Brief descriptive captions
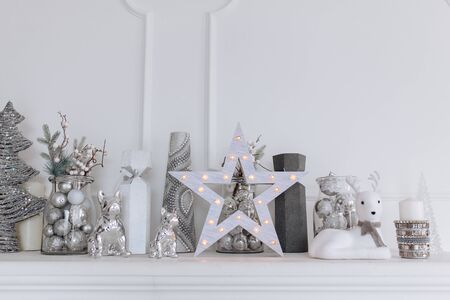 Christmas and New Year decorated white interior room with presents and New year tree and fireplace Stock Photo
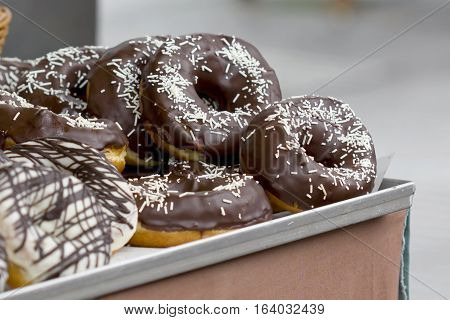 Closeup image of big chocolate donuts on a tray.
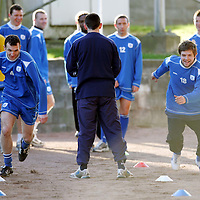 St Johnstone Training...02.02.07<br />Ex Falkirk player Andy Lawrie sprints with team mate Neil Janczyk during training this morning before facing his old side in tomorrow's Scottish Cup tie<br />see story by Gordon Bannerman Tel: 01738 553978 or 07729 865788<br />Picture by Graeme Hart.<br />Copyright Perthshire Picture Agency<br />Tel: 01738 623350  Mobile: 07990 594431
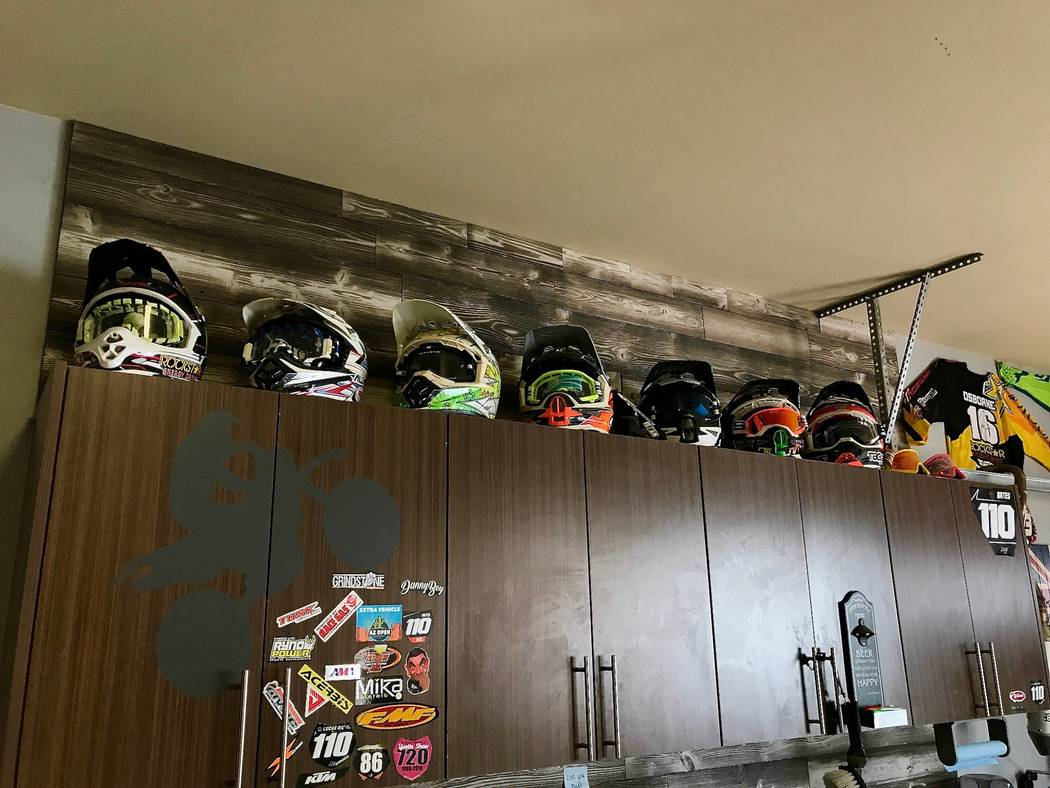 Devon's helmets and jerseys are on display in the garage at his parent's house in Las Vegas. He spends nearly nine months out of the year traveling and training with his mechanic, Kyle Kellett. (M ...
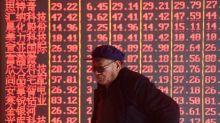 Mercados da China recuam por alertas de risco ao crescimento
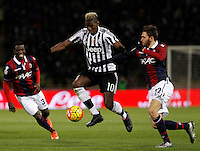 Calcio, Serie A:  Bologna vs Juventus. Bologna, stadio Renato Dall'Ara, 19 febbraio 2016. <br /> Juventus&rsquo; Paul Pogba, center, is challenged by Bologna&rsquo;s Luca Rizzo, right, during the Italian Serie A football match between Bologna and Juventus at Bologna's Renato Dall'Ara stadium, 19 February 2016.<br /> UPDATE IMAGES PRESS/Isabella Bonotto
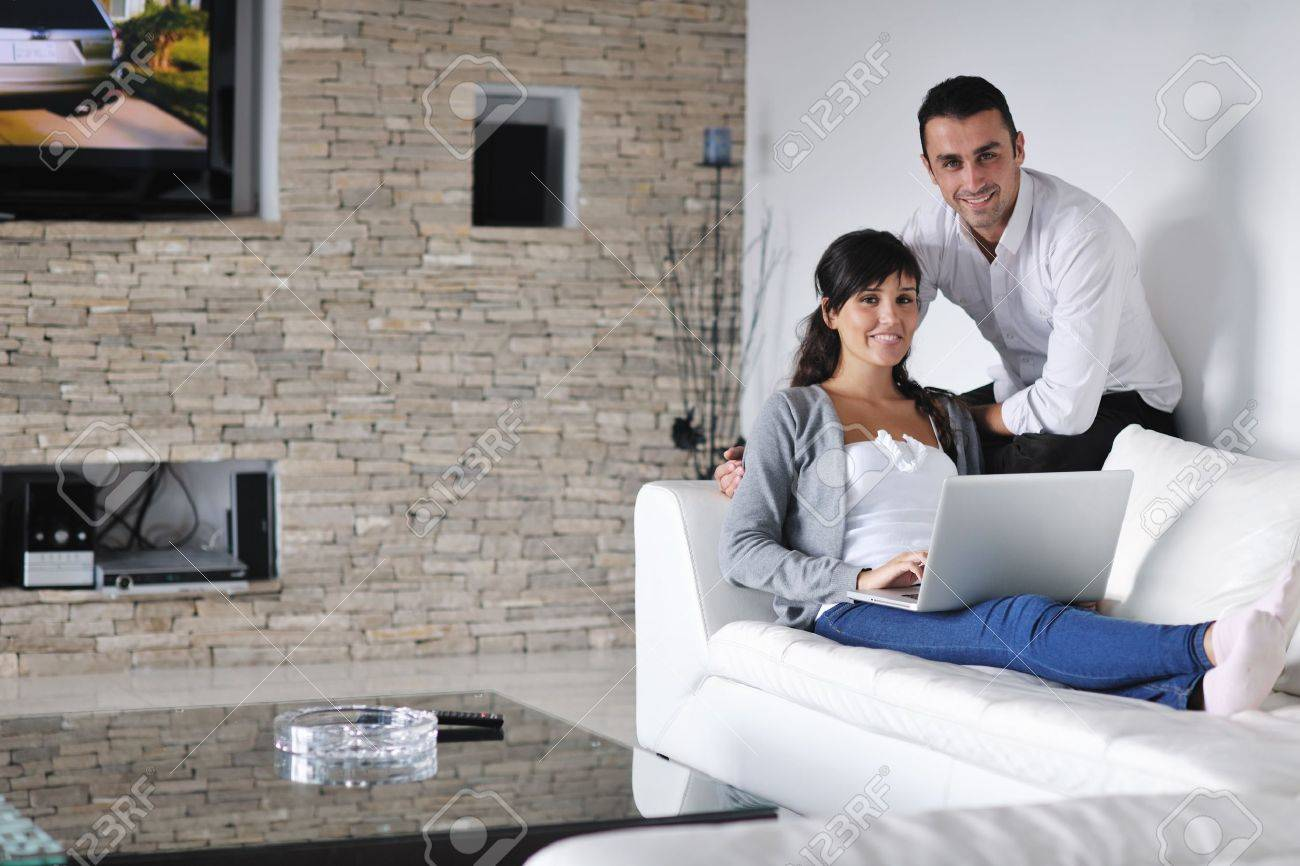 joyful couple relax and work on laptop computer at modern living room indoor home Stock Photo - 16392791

### Task:
Without the pictures, extract every entry verbatim.

### Task answer:
 Christmas and New Year decorated white interior room with presents and New year tree and fireplace Stock Photo
 Closeup image of big chocolate donuts on a tray.
 St Johnstone Training...02.02.07<br />Ex Falkirk player Andy Lawrie sprints with team mate Neil Janczyk during training this morning before facing his old side in tomorrow's Scottish Cup tie<br />see story by Gordon Bannerman Tel: 01738 553978 or 07729 865788<br />Picture by Graeme Hart.<br />Copyright Perthshire Picture Agency<br />Tel: 01738 623350  Mobile: 07990 594431
 Devon's helmets and jerseys are on display in the garage at his parent's house in Las Vegas. He spends nearly nine months out of the year traveling and training with his mechanic, Kyle Kellett. (M ...
 Mercados da China recuam por alertas de risco ao crescimento
 Calcio, Serie A:  Bologna vs Juventus. Bologna, stadio Renato Dall'Ara, 19 febbraio 2016. <br /> Juventus&rsquo; Paul Pogba, center, is challenged by Bologna&rsquo;s Luca Rizzo, right, during the Italian Serie A football match between Bologna and Juventus at Bologna's Renato Dall'Ara stadium, 19 February 2016.<br /> UPDATE IMAGES PRESS/Isabella Bonotto
 joyful couple relax and work on laptop computer at modern living room indoor home Stock Photo - 16392791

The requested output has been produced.